The creation of Dara - which will alarm environmental groups - will be seen as another major concession to rural campaigners as more than 200,000 demonstrators from the countryside converge on central London today to stage a protest march.

At the same time the Minister of Agriculture, Jack Cunningham, has privately joined disgruntled rural Labour MPs in lobbying Chancellor Gordon Brown against big hikes in petrol and diesel duty in this month's Budget. A fuel hike will hit rural voters hard because of the lack of public transport and the distances that country dwellers need to travel.

Another concession to rural voters on the eve of the Countryside March was announced yesterday when Stephen Byers, the education minister responsible for school standards, promised to end the "stream of closures" of village schools. More than 450 have shut in the past 15 years.

The Countryside Alliance said it has discussed fielding its own candidates in elections although it has no plans to do so. Its problem is that, in areas where it might win any votes, at least one of the three main parties has a candidate sympathetic to the countryside.

Mr Cunningham is at the heart of plans to gain control of key countryside areas for his new department. Under the reform, Dara is expected to take from the Department of the Environment, Transport and the Regions ultimate control of several quangos: English Nature, the Countryside Commission and the Rural Development Commission. The agriculture ministry (Maff) already controls the Farm and Rural Conservation Agency. However, ministers have shelved proposals which would have given Dara a role in controlling key areas of the rural economy including transport, health and education.

Instead, Mr Cunningham is to be given greater consultative powers to put forward the view of the rural communities. Ministers argue that rural poverty is rife and that a new department could speak up for the poor.

Nonetheless, the move to create the new ministry will be regarded as another striking example of the extraordinary influence that a group of wealthy - largely Conservative-voting - landowners have achieved over the Prime Minister.

__DATASET CONTENT__

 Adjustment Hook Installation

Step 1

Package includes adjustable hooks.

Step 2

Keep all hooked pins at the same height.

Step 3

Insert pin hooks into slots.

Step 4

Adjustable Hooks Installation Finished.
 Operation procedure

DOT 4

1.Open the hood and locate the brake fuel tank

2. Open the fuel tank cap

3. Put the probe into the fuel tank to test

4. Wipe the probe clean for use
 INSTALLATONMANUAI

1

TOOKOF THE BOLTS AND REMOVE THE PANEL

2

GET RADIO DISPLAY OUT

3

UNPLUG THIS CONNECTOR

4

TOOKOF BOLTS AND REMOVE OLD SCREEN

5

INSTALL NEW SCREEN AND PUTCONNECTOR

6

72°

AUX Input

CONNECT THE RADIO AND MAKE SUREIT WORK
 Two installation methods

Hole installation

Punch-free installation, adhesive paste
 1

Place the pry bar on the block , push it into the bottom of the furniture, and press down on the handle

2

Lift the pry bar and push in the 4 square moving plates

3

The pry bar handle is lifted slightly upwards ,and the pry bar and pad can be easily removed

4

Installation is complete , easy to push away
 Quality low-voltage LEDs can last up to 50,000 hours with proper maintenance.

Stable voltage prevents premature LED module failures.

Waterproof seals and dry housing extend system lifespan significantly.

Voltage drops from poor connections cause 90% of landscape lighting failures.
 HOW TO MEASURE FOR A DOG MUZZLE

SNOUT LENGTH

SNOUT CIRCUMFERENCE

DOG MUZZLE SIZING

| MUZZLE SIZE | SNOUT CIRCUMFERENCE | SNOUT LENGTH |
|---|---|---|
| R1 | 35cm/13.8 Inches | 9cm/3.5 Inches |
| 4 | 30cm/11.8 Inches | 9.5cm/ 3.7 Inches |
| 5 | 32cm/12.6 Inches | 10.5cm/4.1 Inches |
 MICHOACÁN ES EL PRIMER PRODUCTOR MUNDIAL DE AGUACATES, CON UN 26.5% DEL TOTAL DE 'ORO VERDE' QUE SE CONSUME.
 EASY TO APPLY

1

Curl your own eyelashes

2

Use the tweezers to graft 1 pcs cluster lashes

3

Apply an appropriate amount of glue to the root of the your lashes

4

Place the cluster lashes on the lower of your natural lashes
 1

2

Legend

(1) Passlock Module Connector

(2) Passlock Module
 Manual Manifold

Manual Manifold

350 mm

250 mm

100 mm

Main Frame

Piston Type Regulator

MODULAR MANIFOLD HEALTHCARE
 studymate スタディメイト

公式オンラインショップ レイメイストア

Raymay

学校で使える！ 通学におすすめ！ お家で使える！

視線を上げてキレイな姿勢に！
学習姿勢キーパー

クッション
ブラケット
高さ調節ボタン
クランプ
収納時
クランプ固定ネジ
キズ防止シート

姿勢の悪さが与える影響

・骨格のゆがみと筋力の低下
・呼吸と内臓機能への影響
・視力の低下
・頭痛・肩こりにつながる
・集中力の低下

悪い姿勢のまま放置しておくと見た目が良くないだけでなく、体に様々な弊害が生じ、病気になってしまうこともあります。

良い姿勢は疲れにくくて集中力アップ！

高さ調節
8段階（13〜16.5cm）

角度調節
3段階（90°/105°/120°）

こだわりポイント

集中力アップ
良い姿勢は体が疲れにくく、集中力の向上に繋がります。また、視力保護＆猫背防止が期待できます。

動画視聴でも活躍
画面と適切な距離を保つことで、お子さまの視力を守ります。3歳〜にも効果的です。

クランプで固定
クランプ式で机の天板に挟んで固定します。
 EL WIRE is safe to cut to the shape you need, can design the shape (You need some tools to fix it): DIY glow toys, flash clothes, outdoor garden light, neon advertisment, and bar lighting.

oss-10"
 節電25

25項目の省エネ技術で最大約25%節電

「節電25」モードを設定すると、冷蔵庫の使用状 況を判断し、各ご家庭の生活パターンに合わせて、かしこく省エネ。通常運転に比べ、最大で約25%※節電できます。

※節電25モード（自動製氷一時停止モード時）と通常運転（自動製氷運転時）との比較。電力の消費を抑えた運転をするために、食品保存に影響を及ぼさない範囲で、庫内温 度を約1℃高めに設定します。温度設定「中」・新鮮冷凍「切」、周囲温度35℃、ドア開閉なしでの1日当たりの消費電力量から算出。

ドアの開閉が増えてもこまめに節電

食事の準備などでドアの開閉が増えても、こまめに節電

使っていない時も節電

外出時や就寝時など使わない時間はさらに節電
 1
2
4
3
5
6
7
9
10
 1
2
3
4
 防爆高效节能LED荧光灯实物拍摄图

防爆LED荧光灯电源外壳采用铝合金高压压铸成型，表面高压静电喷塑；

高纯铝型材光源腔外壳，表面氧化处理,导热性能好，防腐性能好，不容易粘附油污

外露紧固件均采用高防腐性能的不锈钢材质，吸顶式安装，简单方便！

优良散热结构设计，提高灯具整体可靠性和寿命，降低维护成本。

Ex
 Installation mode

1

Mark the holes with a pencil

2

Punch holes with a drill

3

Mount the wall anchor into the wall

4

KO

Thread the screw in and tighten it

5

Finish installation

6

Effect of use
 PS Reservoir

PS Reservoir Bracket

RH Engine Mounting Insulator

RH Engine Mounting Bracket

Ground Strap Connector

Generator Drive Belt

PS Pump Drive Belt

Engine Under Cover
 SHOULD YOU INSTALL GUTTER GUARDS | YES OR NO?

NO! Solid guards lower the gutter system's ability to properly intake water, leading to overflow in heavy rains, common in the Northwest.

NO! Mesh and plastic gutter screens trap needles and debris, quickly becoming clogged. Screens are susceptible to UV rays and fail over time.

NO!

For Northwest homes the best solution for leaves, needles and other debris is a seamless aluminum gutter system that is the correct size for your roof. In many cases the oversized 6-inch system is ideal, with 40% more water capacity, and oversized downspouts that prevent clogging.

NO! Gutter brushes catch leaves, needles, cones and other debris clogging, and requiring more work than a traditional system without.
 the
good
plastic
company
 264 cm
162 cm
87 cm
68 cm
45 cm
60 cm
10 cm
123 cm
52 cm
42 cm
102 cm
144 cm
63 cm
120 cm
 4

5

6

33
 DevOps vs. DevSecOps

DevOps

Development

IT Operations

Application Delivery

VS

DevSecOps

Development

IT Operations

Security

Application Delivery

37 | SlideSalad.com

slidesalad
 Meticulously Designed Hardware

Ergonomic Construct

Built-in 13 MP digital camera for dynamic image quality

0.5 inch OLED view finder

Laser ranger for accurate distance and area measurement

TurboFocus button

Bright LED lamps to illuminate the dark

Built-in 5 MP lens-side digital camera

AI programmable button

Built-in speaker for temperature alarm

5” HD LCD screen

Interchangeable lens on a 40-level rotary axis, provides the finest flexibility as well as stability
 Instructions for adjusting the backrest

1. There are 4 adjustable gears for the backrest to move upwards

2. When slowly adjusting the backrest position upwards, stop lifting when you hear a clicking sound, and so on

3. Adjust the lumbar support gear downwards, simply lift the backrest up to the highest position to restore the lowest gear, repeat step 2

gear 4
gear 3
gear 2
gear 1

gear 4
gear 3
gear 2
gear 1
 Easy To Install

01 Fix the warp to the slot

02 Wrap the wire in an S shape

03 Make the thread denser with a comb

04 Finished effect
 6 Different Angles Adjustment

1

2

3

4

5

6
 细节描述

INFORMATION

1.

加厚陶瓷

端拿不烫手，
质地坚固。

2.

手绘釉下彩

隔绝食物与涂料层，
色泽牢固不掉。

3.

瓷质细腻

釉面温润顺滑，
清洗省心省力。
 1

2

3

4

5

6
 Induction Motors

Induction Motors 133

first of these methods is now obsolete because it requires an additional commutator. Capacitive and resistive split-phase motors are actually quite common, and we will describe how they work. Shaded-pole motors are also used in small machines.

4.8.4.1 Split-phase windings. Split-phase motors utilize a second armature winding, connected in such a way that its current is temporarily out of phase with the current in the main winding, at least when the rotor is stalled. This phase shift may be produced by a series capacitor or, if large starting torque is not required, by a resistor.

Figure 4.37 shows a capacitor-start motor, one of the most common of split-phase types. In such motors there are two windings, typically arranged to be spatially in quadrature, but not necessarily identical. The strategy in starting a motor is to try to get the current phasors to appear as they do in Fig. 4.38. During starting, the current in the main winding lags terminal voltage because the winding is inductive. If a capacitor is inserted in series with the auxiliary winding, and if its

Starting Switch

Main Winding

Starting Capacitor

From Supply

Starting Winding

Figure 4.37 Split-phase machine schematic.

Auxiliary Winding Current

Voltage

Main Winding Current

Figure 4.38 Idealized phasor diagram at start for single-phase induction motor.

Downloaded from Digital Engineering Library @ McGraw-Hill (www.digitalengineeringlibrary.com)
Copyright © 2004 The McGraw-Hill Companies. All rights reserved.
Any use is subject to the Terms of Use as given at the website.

__CHECK YOUR UNDERSTANDING__
[a] Condense the paragraph of the article on the planned rural department that begins "Mr Cunningham is at the heart" into a short list of its main facts.
[b] In the article on the planned rural department, rename "Countryside Alliance" as "Rural Alliance" and give back everything from "Another concession to" down to "to the countryside.".
[c] Write the next paragraph of the article on the planned rural department, picking up after its final sentence.

__RESULTS FOR EACH TASK__
[a]
- Mr Cunningham is central to plans to bring key countryside areas under his new department.
- Dara is expected to take ultimate control of English Nature, the Countryside Commission and the Rural Development Commission from the Department of the Environment, Transport and the Regions.
- The agriculture ministry (Maff) already controls the Farm and Rural Conservation Agency.
- Ministers have shelved proposals to give Dara a role in controlling transport, health and education in the rural economy.

[b]
Another concession to rural voters on the eve of the Countryside March was announced yesterday when Stephen Byers, the education minister responsible for school standards, promised to end the "stream of closures" of village schools. More than 450 have shut in the past 15 years.

The Rural Alliance said it has discussed fielding its own candidates in elections although it has no plans to do so. Its problem is that, in areas where it might win any votes, at least one of the three main parties has a candidate sympathetic to the countryside.

[c]
The proposed ministry is a pet project of the Country Landowners Association, which went to see Tony Blair 10 days ago. As exclusively reported in the Independent on Sunday, Mr Blair blocked for months plans to introduce a right to roam afterlobbying by landowners. Modified plans were published last week only after the threat of a massive backbench revolt.

The landowners say that Maff needs something else to do when it loses its powers to regulate food safety to the new Food Standards Agency. But environmentalists say the old ministry has been responsible, through giving out grants, for destruction of hedgerows, hay meadows, ponds and other features of the countryside.

David Beaskine of the Ramblers Association said yesterday: "Giving the ministry responsibility for the countryside would be like putting vampires in charge of the blood bank."

Government reaction to today's march has been shrouded in confusion, with Elliot Morley, an agriculture minister, claiming it has been hijacked by the pro-hunting lobby but Michael Meacher, an environment minister, pledging to attend as a show of support for the countryside. The lack of clarity reflects the fact that many new Labour MPs are from rural seats.

On BBC TV's On the Record today Labour's rural backbenchers speak out against big fuel rises in the Budget. Dan Norris, MP for Wansdyke, will say that the Chancellor "mustn't forget that there are many people in rural areas who need their cars desperately".